ATHENS, Greece — Greece’s Civil Protection deputy minister says tourism is not to blame for a recent increase in the number of coronavirus cases in the country.
Nikos Hardalias says the increase in confirmed infections was due mainly to a domestic spread from large gatherings and lax adherence to protective measures. Hardalias says 83% of the new cases were attributable to domestic transmission and 17% to arriving travelers.
New daily cases above 200 for several days have alarmed health officials and led to new restrictive measures imposed in certain areas, including popular holiday islands.
Hardalias says more than 2 million people had arrived in the country during the tourist season, with more than 319,000 coronavirus tests carried out on arriving travelers. Of those, 615 were positive.
Greece has a total of 7,222 confirmed cases and 230 deaths in the country of 11 million people.
LONDON — The World Health Organization says the planet is nowhere near the amount of coronavirus immunity needed to induce herd immunity, where enough of the population would have antibodies to stop the spread.
Herd immunity is typically achieved with vaccination and most scientists estimate at least 70% of the population must have antibodies to prevent an outbreak. But some experts have suggested that even if half the population had immunity, there might be a protective effect.
WHO’s emergencies chief Dr. Michael Ryan largely dismissed that theory at a press briefing on Tuesday, saying we should not live “in hope” of achieving herd immunity.

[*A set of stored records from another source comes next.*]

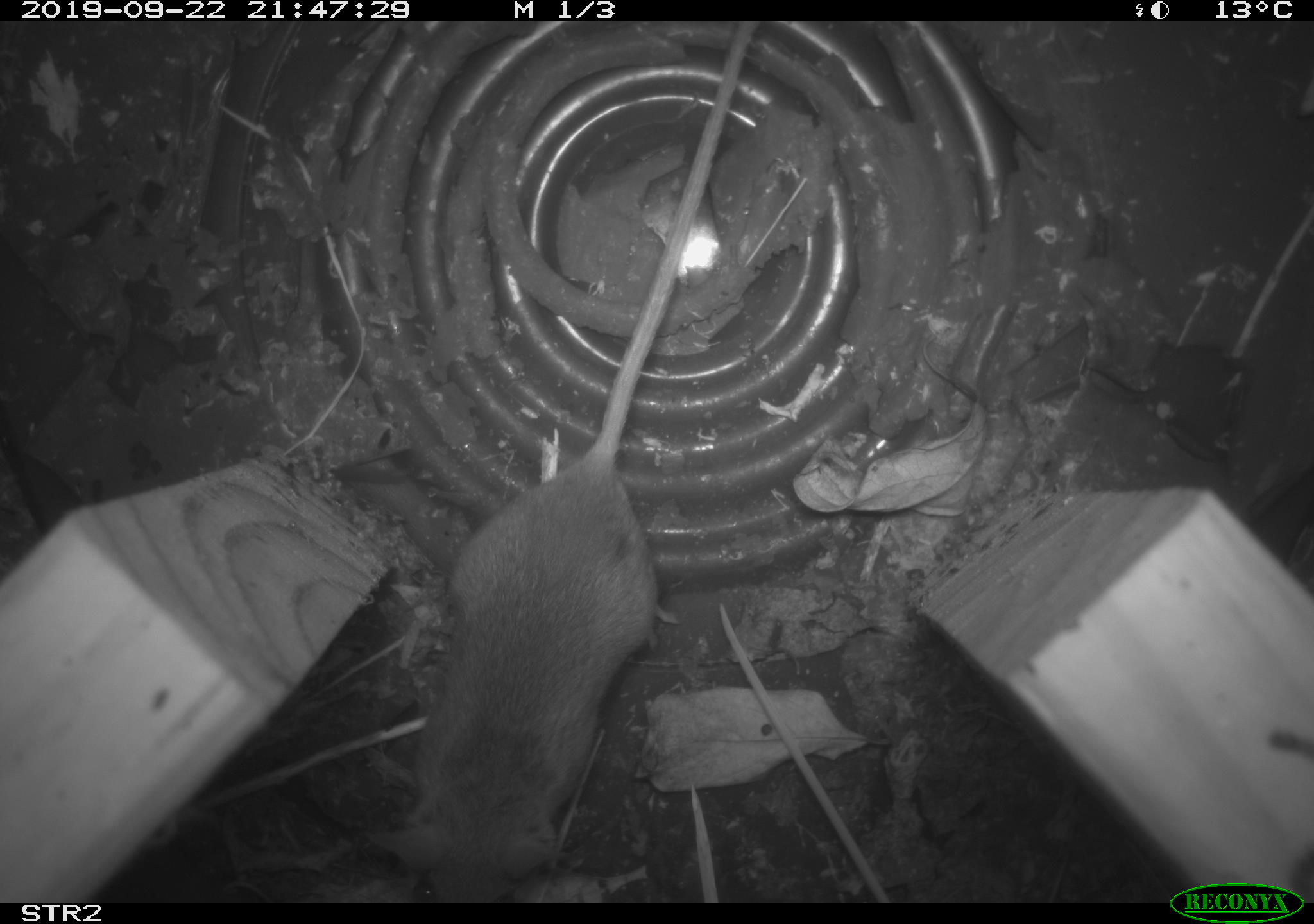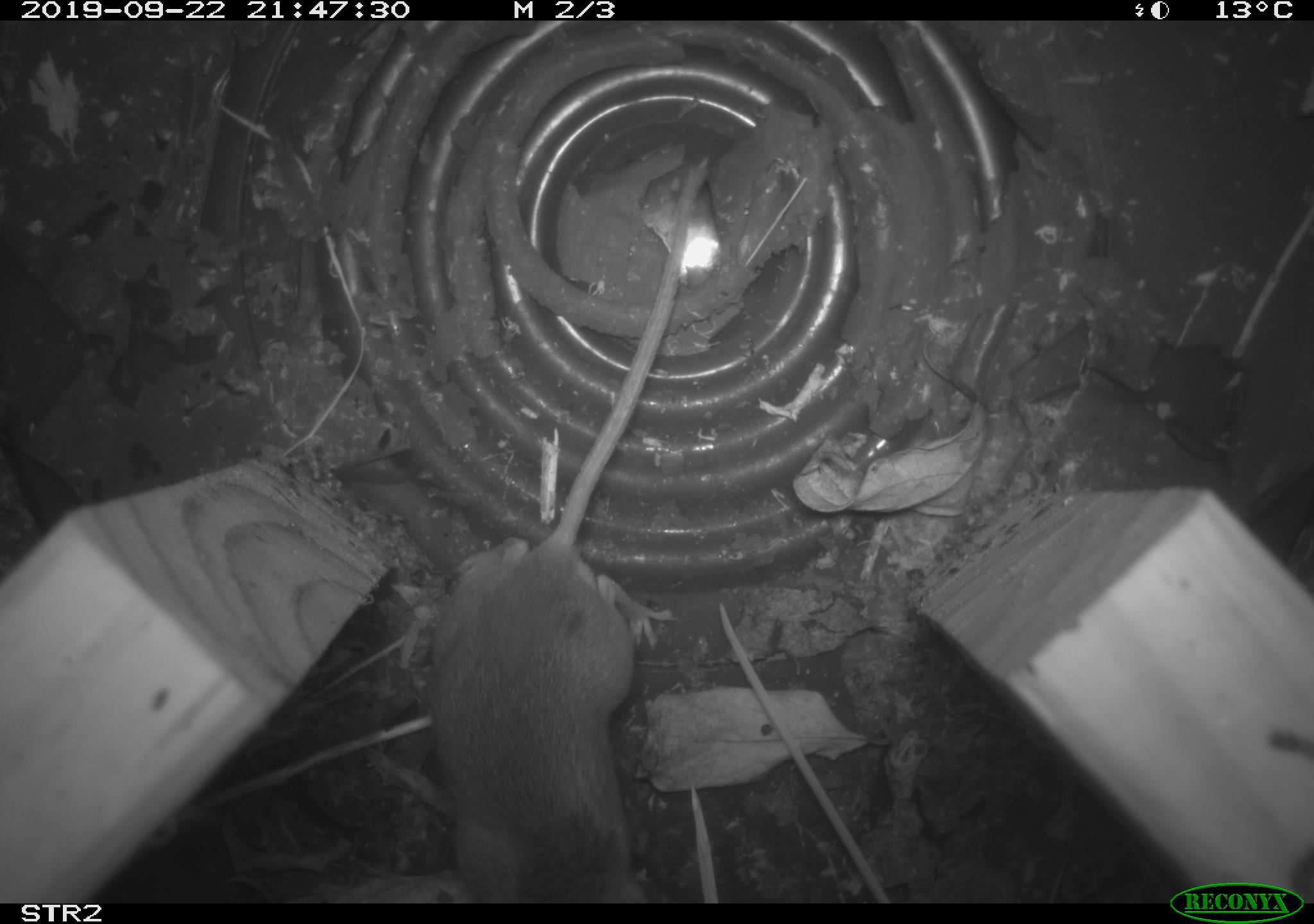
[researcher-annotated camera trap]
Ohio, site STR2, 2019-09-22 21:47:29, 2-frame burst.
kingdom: Animalia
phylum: Chordata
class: Mammalia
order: Rodentia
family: Cricetidae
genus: Peromyscus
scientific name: Peromyscus leucopus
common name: white-footed mouse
White-footed mouse (Peromyscus leucopus).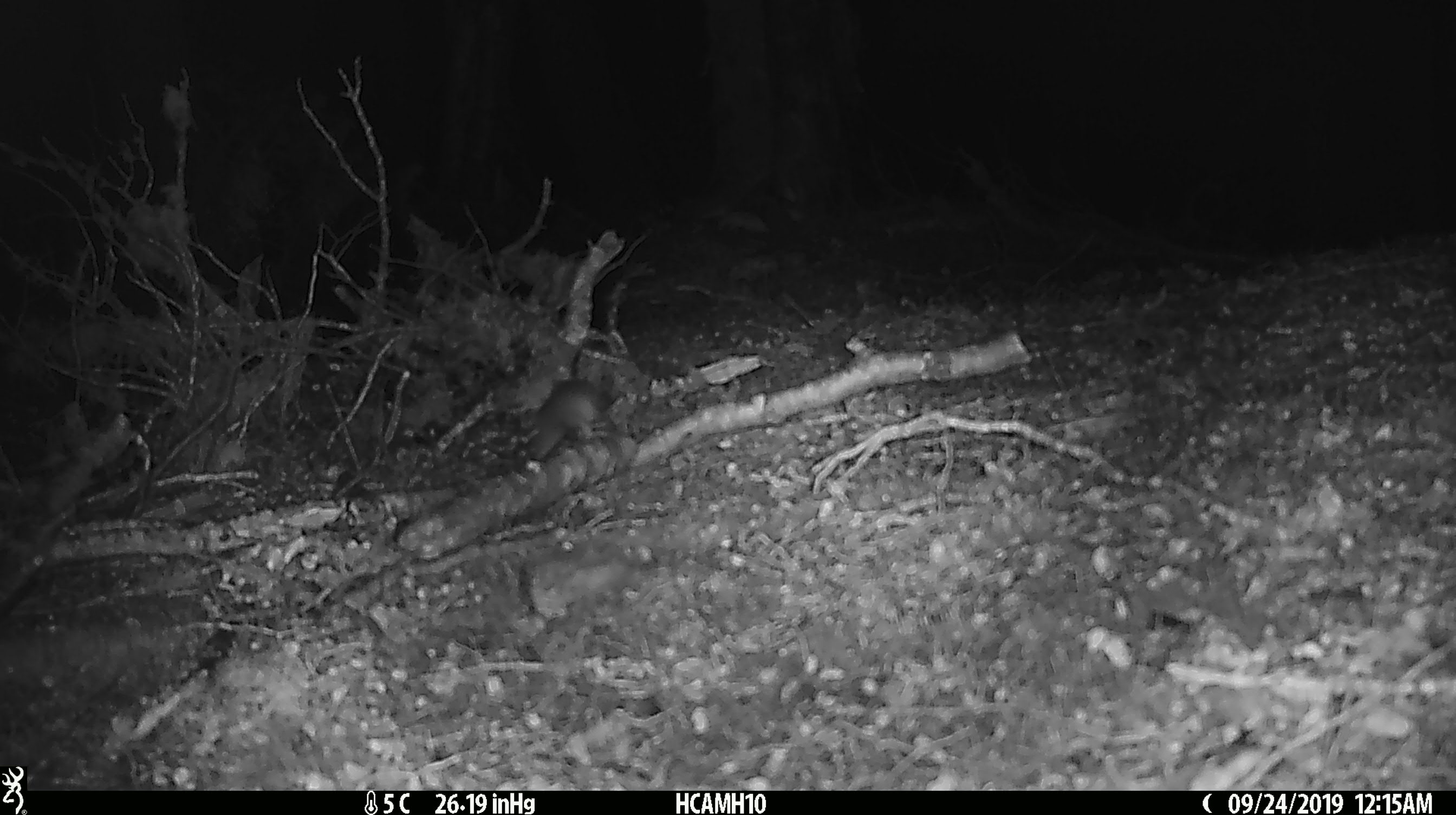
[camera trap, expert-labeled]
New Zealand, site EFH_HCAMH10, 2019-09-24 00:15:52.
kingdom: Animalia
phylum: Chordata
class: Mammalia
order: Rodentia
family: Muridae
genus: Mus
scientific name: Mus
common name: mouse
Mouse (Mus).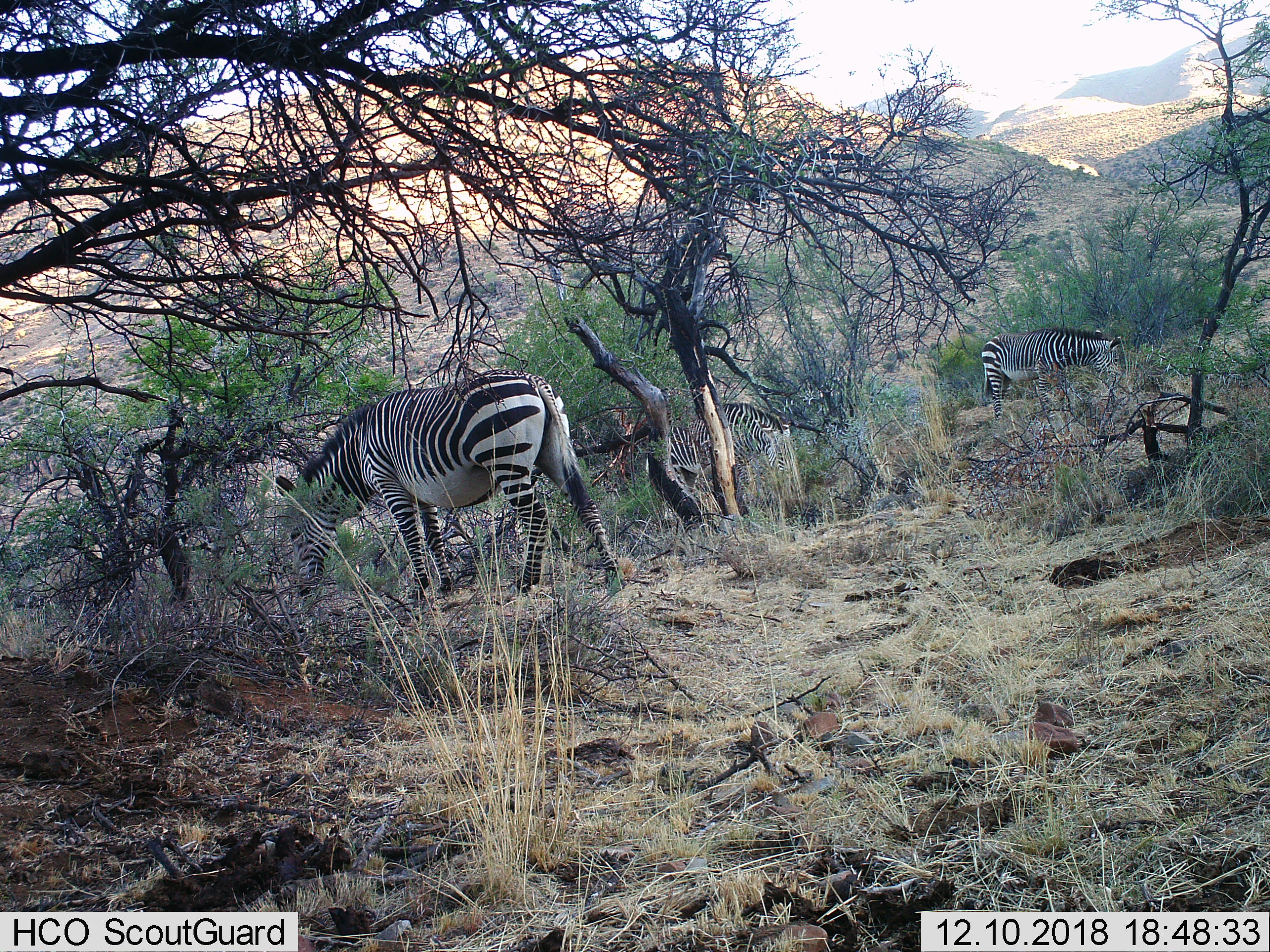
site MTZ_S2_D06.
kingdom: Animalia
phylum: Chordata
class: Mammalia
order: Perissodactyla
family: Equidae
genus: Equus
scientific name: Equus zebra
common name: mountain zebra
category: zebramountain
Zebramountain (mountain zebra) (Equus zebra), count 3. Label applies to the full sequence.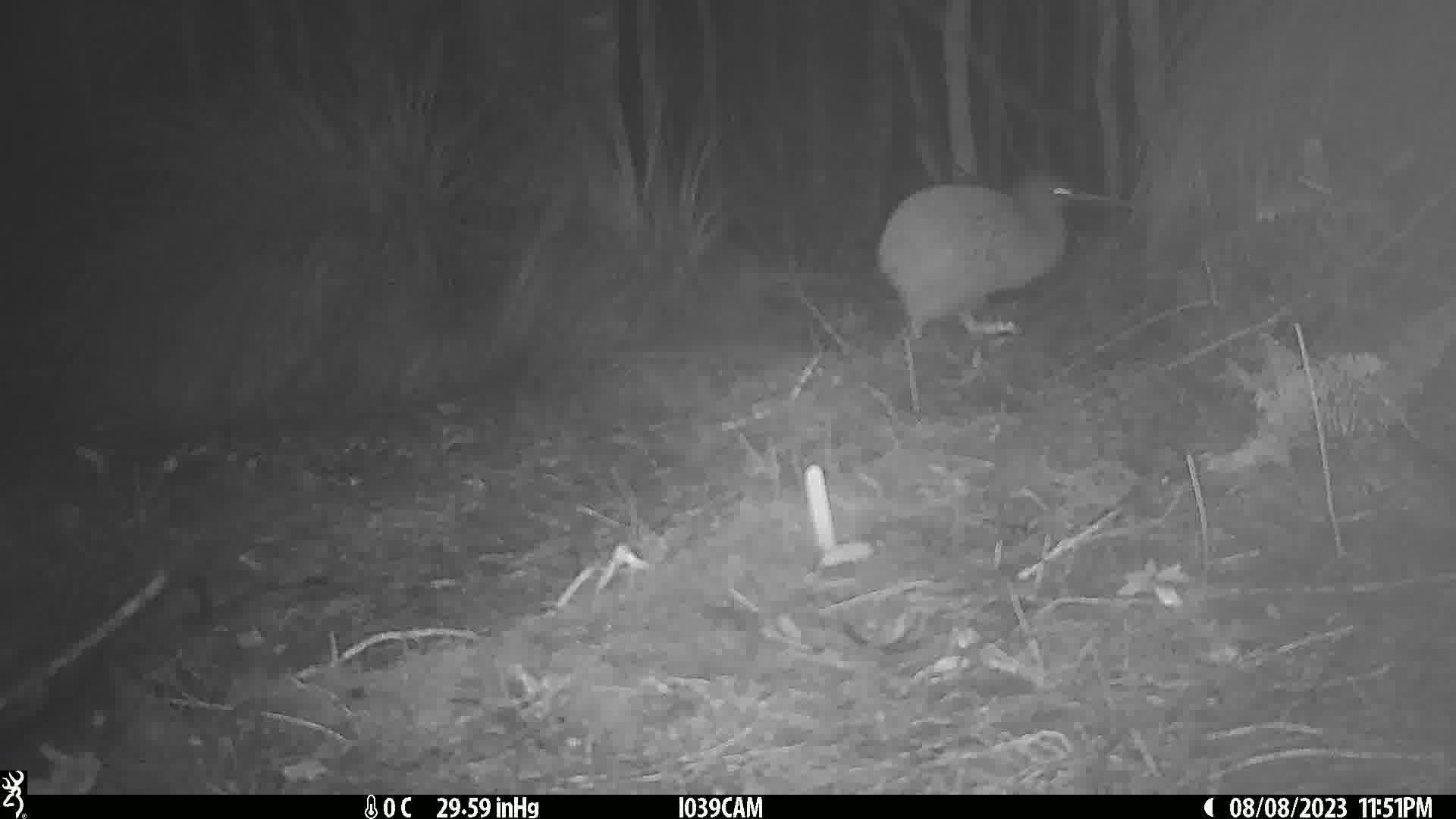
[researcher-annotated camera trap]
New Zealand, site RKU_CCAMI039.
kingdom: Animalia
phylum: Chordata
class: Aves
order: Apterygiformes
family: Apterygidae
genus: Apteryx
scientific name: Apteryx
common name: kiwi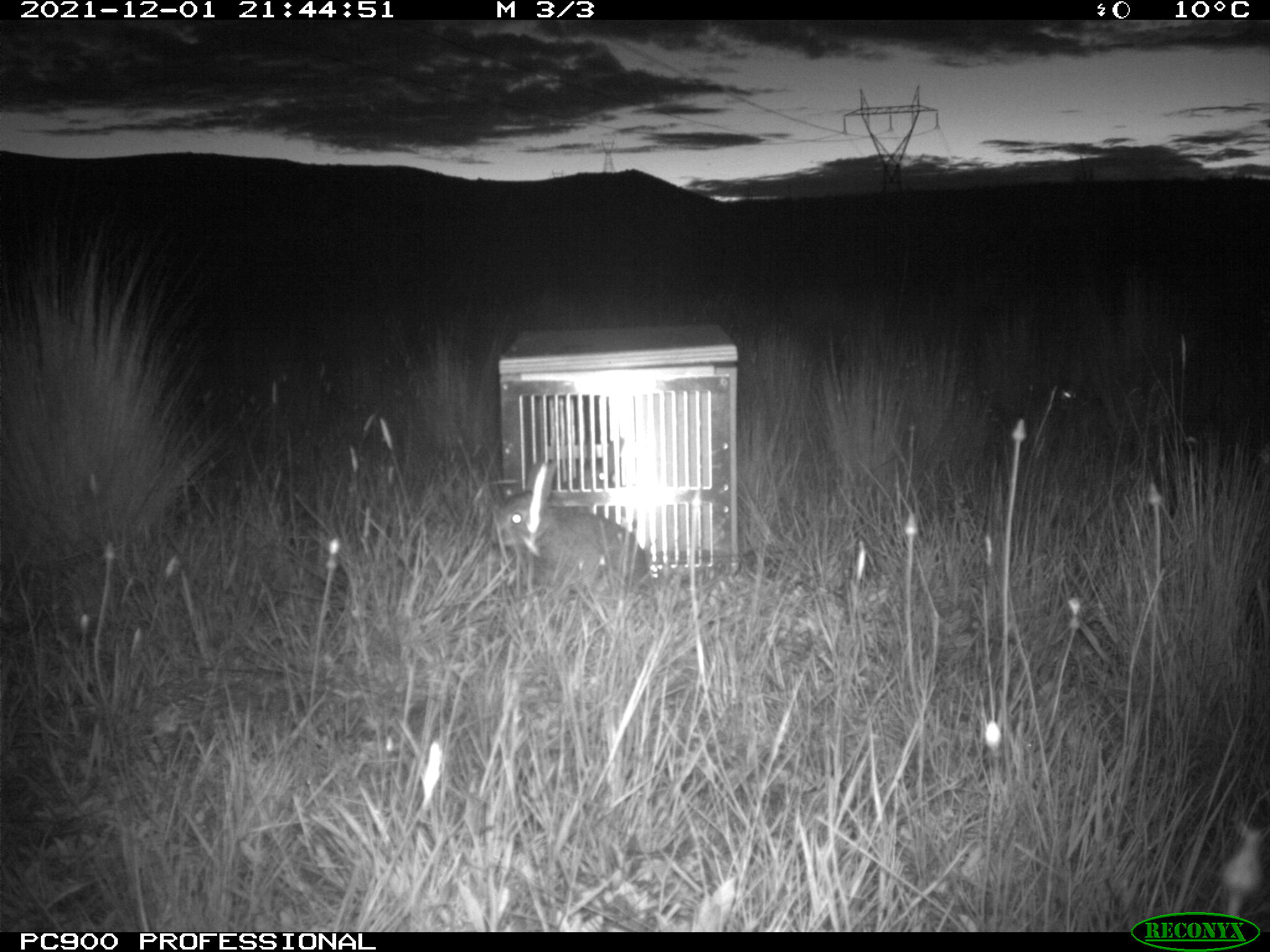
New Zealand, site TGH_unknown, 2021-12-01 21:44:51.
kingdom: Animalia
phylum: Chordata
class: Mammalia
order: Lagomorpha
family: Leporidae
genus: Oryctolagus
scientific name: Oryctolagus cuniculus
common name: european rabbit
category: rabbit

“As a global population, we are nowhere close to the levels of immunity required to stop this disease transmitting,” he said. “This is not a solution and not a solution we should be looking to.”
Most studies conducted to date have suggested only about 10% to 20% of people have antibodies.
Dr. Bruce Aylward, a senior adviser to WHO’s director-general, added that any mass immunization campaign with a COVID-19 vaccine would aim to cover far more than 50% of the world’s population.
“We don’t want to be wrong,” he said. “You want to plan to get high coverage and not get lulled into a dangerously seductive suggestion that (the herd immunity threshold) could be low.”